* State body studying submarine-like nuclear plants
* Underwater nuclear units seen producing 50-250 MW
* Feasibility study underway, prototype by end-2016
* Output aimed at isolated countries, islands
By Marie Maitre
PARIS, March 2 (Reuters) - French scientists are looking at the possibility of submerging small nuclear power plants deep underwater to supply low-cost energy to isolated countries or islands that cannot afford a major inland atomic plant.
France pioneered the mass development of nuclear power stations in the 1970s and now sees a possible use in the industry for technology adapted from nuclear submarines, a top engineer said.
A study will now look into whether standardized nuclear plants the size and shape of submarines, and much cheaper to install than regular plants, could safely operate in the sea and supply power to land via underwater cables.
State-controlled submarine builder DCNS will carry out two years of feasibility studies — backed up by reactor maker Areva , nuclear power producer EDF and France’s atomic body CEA — to address pollution and security questions.

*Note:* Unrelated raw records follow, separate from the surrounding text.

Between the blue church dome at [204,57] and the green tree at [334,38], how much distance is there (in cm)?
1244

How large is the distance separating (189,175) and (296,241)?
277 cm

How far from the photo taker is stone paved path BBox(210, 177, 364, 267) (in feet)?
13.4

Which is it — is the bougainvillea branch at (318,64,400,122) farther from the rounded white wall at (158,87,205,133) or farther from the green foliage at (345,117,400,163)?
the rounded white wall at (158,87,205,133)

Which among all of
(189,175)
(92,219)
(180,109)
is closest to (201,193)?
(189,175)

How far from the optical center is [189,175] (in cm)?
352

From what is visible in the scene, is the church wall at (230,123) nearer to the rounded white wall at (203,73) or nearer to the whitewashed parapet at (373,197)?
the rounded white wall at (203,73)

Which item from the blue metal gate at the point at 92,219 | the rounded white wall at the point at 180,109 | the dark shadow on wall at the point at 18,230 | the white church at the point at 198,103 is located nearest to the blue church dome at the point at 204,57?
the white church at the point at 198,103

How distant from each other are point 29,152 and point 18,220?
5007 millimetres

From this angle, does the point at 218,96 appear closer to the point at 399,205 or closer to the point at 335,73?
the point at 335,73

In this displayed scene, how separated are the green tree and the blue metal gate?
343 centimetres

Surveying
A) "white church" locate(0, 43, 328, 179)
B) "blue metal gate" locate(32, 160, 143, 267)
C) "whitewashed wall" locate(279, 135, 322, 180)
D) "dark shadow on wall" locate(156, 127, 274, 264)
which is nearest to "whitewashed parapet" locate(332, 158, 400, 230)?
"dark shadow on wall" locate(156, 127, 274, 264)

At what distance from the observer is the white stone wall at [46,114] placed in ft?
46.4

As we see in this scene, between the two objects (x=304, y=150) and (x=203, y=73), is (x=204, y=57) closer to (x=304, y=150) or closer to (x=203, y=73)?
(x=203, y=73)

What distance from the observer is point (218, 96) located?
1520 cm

A first “Flexblue” unit with a capacity of 50 to 250 megawatts (MW) — which compares with up to 1,650 MW that can be generated by a reactor on land — could come on stream by end-2016.

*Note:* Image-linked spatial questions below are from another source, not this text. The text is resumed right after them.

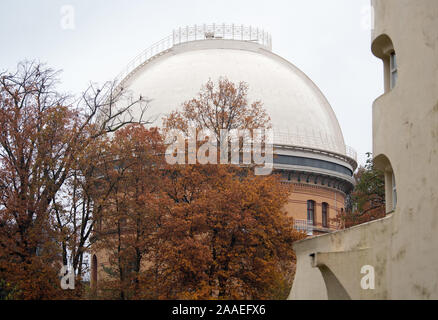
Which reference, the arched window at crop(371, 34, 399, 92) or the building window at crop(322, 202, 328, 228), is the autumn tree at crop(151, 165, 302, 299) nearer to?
the arched window at crop(371, 34, 399, 92)

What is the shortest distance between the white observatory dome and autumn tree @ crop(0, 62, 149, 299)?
1685 centimetres

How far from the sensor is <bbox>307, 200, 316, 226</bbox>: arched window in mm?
45719

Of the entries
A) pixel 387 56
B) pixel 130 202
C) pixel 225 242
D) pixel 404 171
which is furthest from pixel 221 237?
→ pixel 404 171

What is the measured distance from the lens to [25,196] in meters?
25.7

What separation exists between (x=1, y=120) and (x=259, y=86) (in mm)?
23397

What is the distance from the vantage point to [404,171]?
14.8 m

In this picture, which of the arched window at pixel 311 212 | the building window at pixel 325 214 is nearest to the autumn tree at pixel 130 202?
the arched window at pixel 311 212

“I am convinced this can be done,” Andre Kolmayer, head of DCNS’s civilian nuclear business unit, told Reuters.
“There are about 150 nuclear submarines roaming around the world today, so putting a nuclear plant underwater is not exactly a novelty,” he said.
“DCNS has built nuclear submarines for 40 years, and we have put 18 in action. The technology we’ll use for Flexblue will be carefully demilitarised, but it will evidently benefit from this experience,” said the atomic engineer, who worked for nuclear reactor maker Areva for 25 years before joining DCNS in 2002.
DCNS plans to build a capsule-shaped unit 100 metres (328 feet) long, 12-15 metres in diameter and weighing 12,000 tonnes and moor it on the seabed at a depth of 100 metres.
“This is a cylindrical shape, but that is as close as it is to a submarine. There is no propulsion ... It will not go as deep as submarines. We won’t have the same acoustic discretion, anti-radar quality or resistance to military shock,” Kolmayer said.
The company aims to capitalise on renewed global interest in atomic power in the face of surging oil prices and growing concern over climate-warming carbon emissions from power plants.
“The facility’s technology cannot be used for military purposes,” said Kolmayer, who sees Flexblue as less vulnerable to terror attacks and natural disasters than plants on land.
He said security issues were at the heart of DCNS’s studies. The water depth would protect the units against a plane crash, thunder or a tsunami, and a metal net would protect them by making a torpedo explode at a distance.
“Going that deep is not within the reach of everyone, so they (terror groups) would need to have quasi-military means,” Kolmayer said, adding that should the unit be hit, a security option would mean the reactor compartment is flooded with water.
Kolmayer said an accident like the Chernobyl disaster in 1986 would not be possible in theory, although this would have to be backed up by DCNS’s studies over the next two years.
“We are talking about a small reactor. If you plunge everything in the water, it cools down naturally. To have strong radioactive emanations, you need the reactor to go at a very high temperature and start melting ... but water extinguishes everything,” he said.
Anti-nuclear groups such as “Sortir du Nucleaire” (“Phasing Out of the Nuclear Age”) have described the project as “absurd”.
“Radioactivity would spread even more quickly in the water than in the air, with even fewer means to control leaks,” said Sortir du Nucleaire coordinator Anne-Laure Meladeck in Lyon.
The units would be installed in groups — “a little like wind farms,” said Kolmayer — 5 to 15 km offshore.
DCNS said they could supply cities of about 100,000 inhabitants, or up to a million in emerging countries, via underwater cables and offer a standard, easy-to-assemble power production tool that is much cheaper than nuclear plants on land.
“The market is global and complementary to that of big nuclear plants. We are not aiming at the same market. We’re aiming at emerging countries whose power network is too small to harbour a big nuclear power plant,” said Kolmayer.
He estimated the global market for Flexblue at between 100 and 300 units, depending on the price, which DCNS puts anywhere from 100 million euros ($137.6 million) to 1 billion.
He cited Malta, Cyprus and Morocco as examples of typical markets DCNS would target, insisting it had received no mark of interest yet.